Caption-style text data:
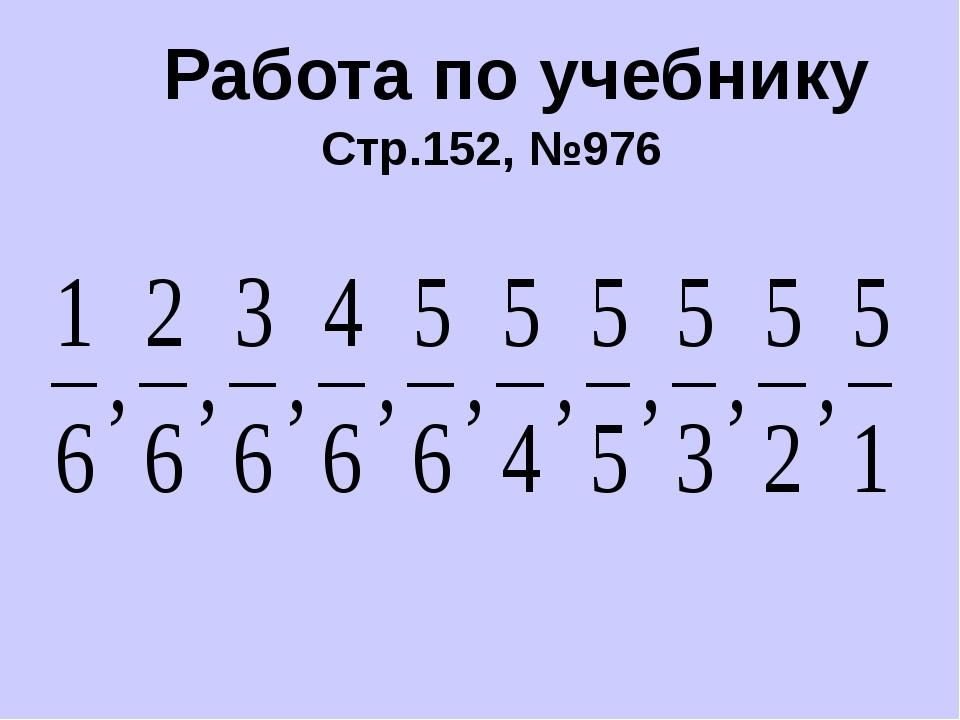 Работа по учебнику Стр.152, №976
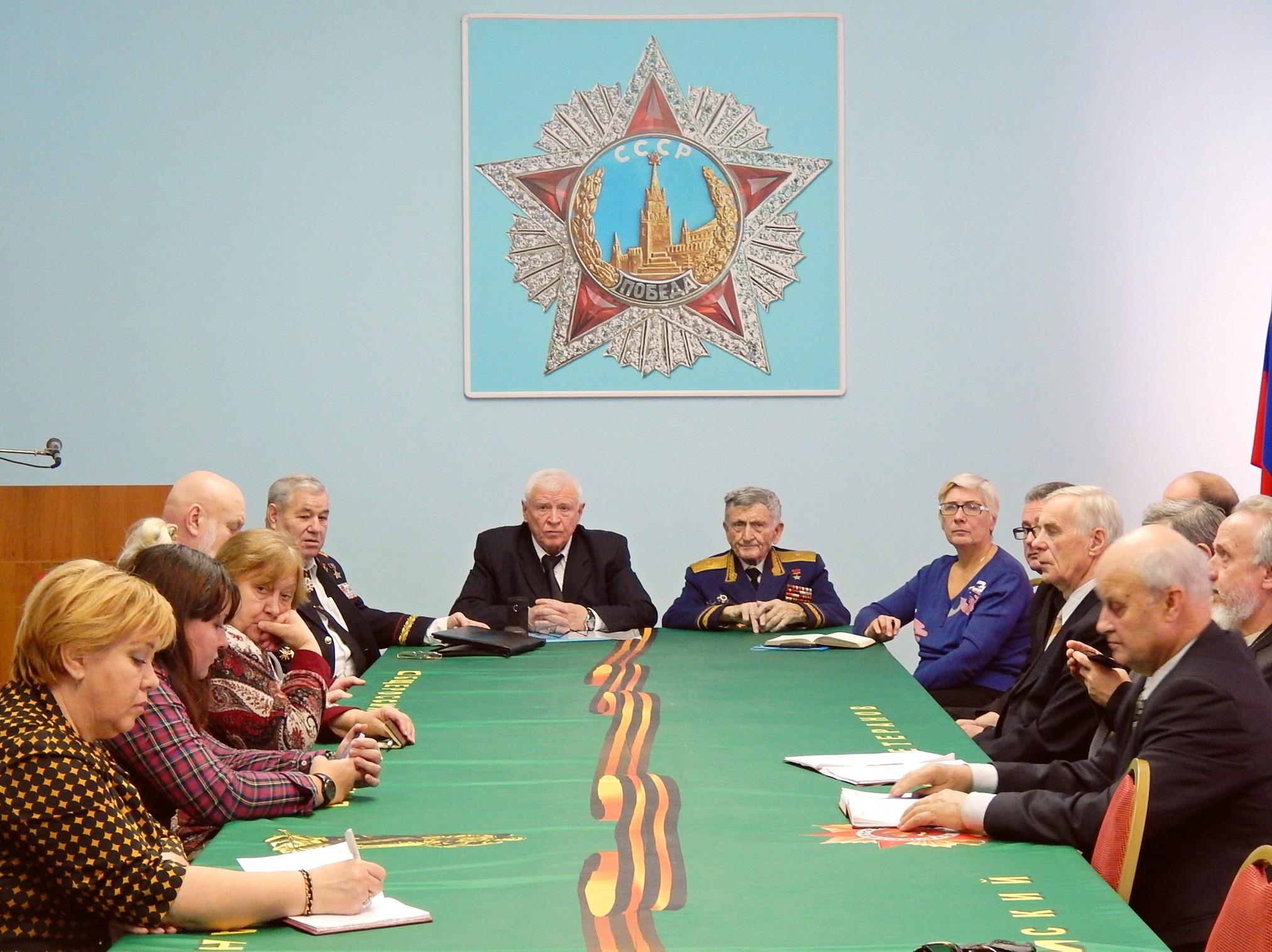24 ноября состоится расширенное заседание РОО «БОРОДИНО–2012–2045».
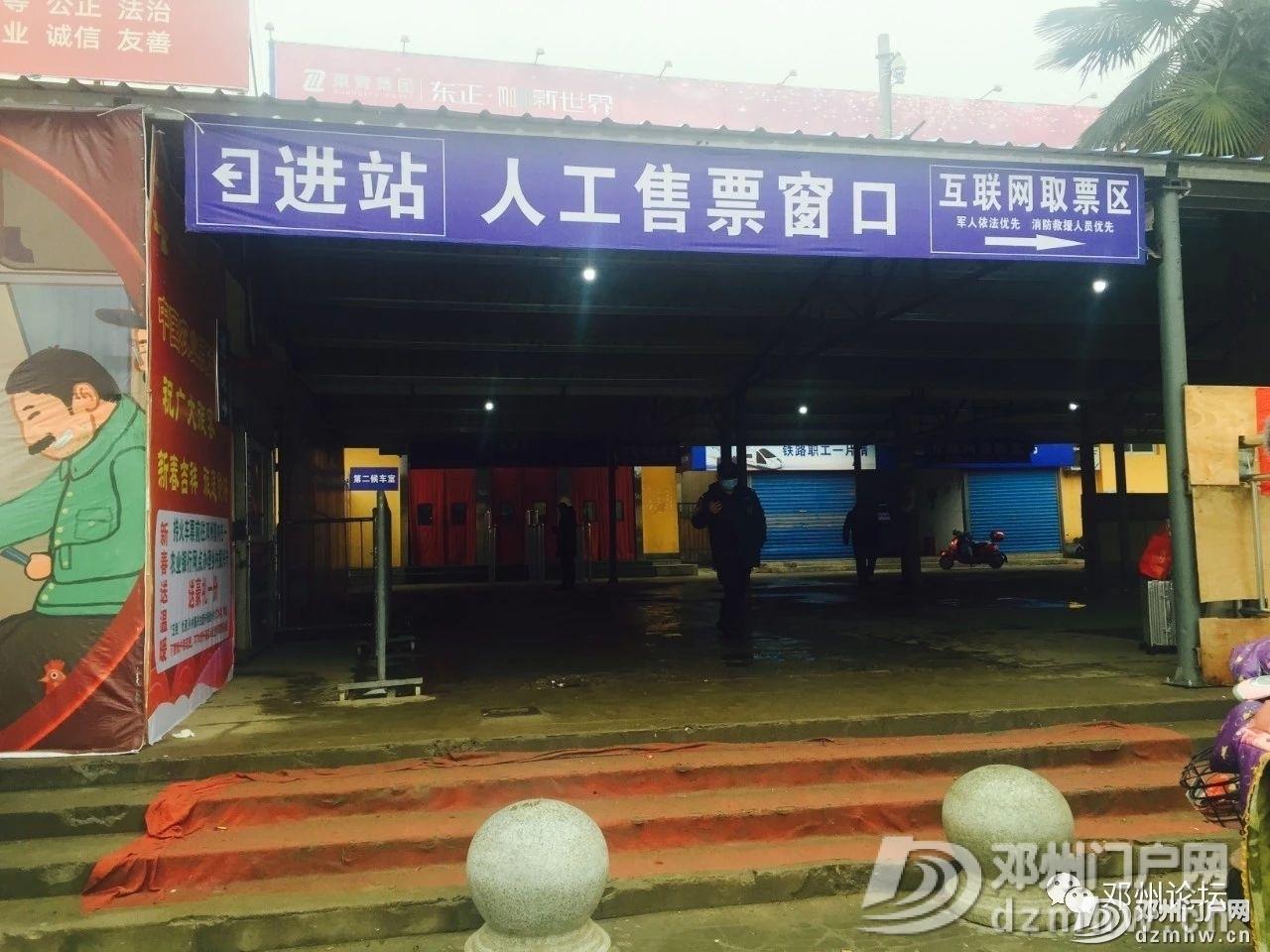 邓州火车站还能正常运行吗?这里有最新消息... - 邓州门户网|邓州网 - 2b02ea9510708541c0466548fb2e3d94.jpg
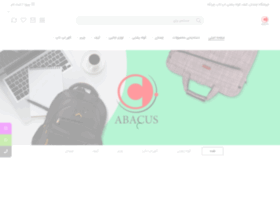 abacusiran.com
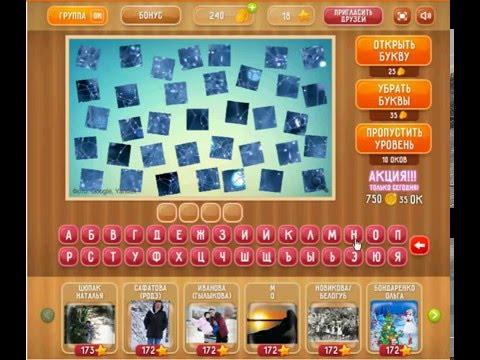 Игра Что на картинке Одноклассники как пройти 16, 17, 18, 19, 20 уровень?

What needs to be done >>
Return the data exactly. Do not carry over any images.

The answer >>
 Работа по учебнику Стр.152, №976
24 ноября состоится расширенное заседание РОО «БОРОДИНО–2012–2045».
 邓州火车站还能正常运行吗?这里有最新消息... - 邓州门户网|邓州网 - 2b02ea9510708541c0466548fb2e3d94.jpg
 abacusiran.com
 Игра Что на картинке Одноклассники как пройти 16, 17, 18, 19, 20 уровень?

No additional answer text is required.